Yoshitaka "Gigo" Funakoshi 1906-1945
Yoshitaka était le troisième fils de Gichin. Tout jeune,
il appris qu´il était atteint de la tuberculose, maladie
mortelle et incurable à cette époque. Les médecins
prévoyaient qu´il ne vivrait pas plus que les vingt premières
années de sa vie. Malgré cela ou peut-être grâce
à cela, Yoshitaka s´entraîna deux fois plus dur que
les autres. Il développa une technique de karaté, plus dynamique
et plus puissante qu´auparavant, influencée, entre autres,
par le Kendo. A la différence de son père qui s´entraînait
beaucoup au "kata", Yoshitaka accordait plus d´importance
à l´entraînement du "kumite" et créa
entre autres Gohon kumite, Kihon Ippon Kumite, Jiyu Ippon kumite et Jiyu
Kumite. Il améliora même les techniques de coups de pied
en les rendant plus dynamiques grâce à l´abaissement
du centre de gravité et à un placement plus élevé,
en hauteur, du genou.
En 1943, il introduisit la pratique du karaté dans l´armée
japonaise. Lors de la deuxième guerre mondiale, le karaté
évolua énormément pour devenir plus réaliste
et plus efficace qu´auparavant.
Shihan
Taiji Kase 1929-2004
Sensei Kase commenca la pratique du karaté à l´époque
où cet art évolua le plus et, en 1944,s´entraîna
sous la houlette de, entre autres, Yoshita Funakoshi qui était,
alors, instructeur en chef du dojo Shotokan dont son père n´était
plus membre. Sensei Kase parle souvent de cette période là
et de l´influence qu´elle a eue sur la pratique de son art.
La fin de la deuxième guerre mondiale, qui vit la mort de nombreux
assistants de Yoshitaka, la mort de celui-ci en 1945 et la destruction
du dojo Shotokan mirent fin, pendant quelques années, au développement
du karaté.
Gichin Funakoshi succèda à son fils et créa, en 1949,
JKA. Sensei Kase qui, à cette époque, était 3 ème
dan intégra l´association après une certaine hésitation
au début des années 1950. Il eût un rôle important
en tant qu´instructeur et entraina, entre autres, Sensei Enoeda
et Sensei Shirai.
En 1964, Sensei Kase et d´autres maîtres dont Sensei Nishiyama,
Sensei Shirai, Sensei Kanazawa et Sensei Enoeda décidèrent
de voyager de par le monde pour faire de nouveaux adeptes du karaté.
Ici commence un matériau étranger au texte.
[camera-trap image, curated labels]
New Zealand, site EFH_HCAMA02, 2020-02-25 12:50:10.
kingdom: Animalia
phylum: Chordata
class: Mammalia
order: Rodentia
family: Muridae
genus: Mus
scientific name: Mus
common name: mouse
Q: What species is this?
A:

Sa première destination fût l´Afrique du Sud où
i y vécût quelques années avant de s´installer
définitivement en France, à Paris, où il vit encore
aujourd´hui. C´était alors qu´il commenca à
développer le style de karaté (Yoshitaka-Ryu)qu´il
s´était fait enseigner par Sensei Yoshitaka. Les mouvements
avec les mains fermées étaient plus fréquents que
ceux avec les mains ouvertes. Il rendit les techniques, dans des situations
aussi bien offensives que défensives, plus effectives. Autrefois,
on aurait bloqué une attaque avec l´une des deux mains et
contre-attaqué avec l´autre (Sei-Te), mais sensei Kase améliora
cela en effectuant une combinaison de plusieurs techniques effectuées
par le même bras (Hen-Te). Cette idée lui fût inspirée
par Miyamoto Mushashi et sa manière de combattre avec deux épées
plutôt qu´une, traditionnellement tenue des deux mains.
Pour rendre le kata plus réaliste, Sensei Kase développa
le bunkai , l´ura (l´opposé) et le go (à l´envers)
dans le but d´atteindre un équilibre corporel et de pouvoir
se défendre dans toutes les situations possibles.
Après la mort de Masatoshi Nakayama en 1987, un conflit politique
se développa au sein de l´organisation JKA.Celui-ci fût
à l´origine du départ de Sensei Kase qui pensait que
le karaté prévalait sur toutes questions politiques. Avec
Sensei Shirai, il créa WKSA (World Karate Shotokan Academy) en
1989 et cette organisation attira beaucoup d´instructeurs de JKA.
Après une alerte cardiaque en 1999, Sensei Kase décida de
dissoudre WKSA.A la place, se créa une association (SRKHIA) regroupant
les instructeurs volontaires, titulaires d´au moins la 3 ième
dan et voulant poursuivre l´oeuvre de Sensei Kase, héritier
du Sensei Yoshitaka Funakoshi dont il a développé l´art
qui se nomme encore aujourd´hui Shotokan-Ryu Kase-Ha.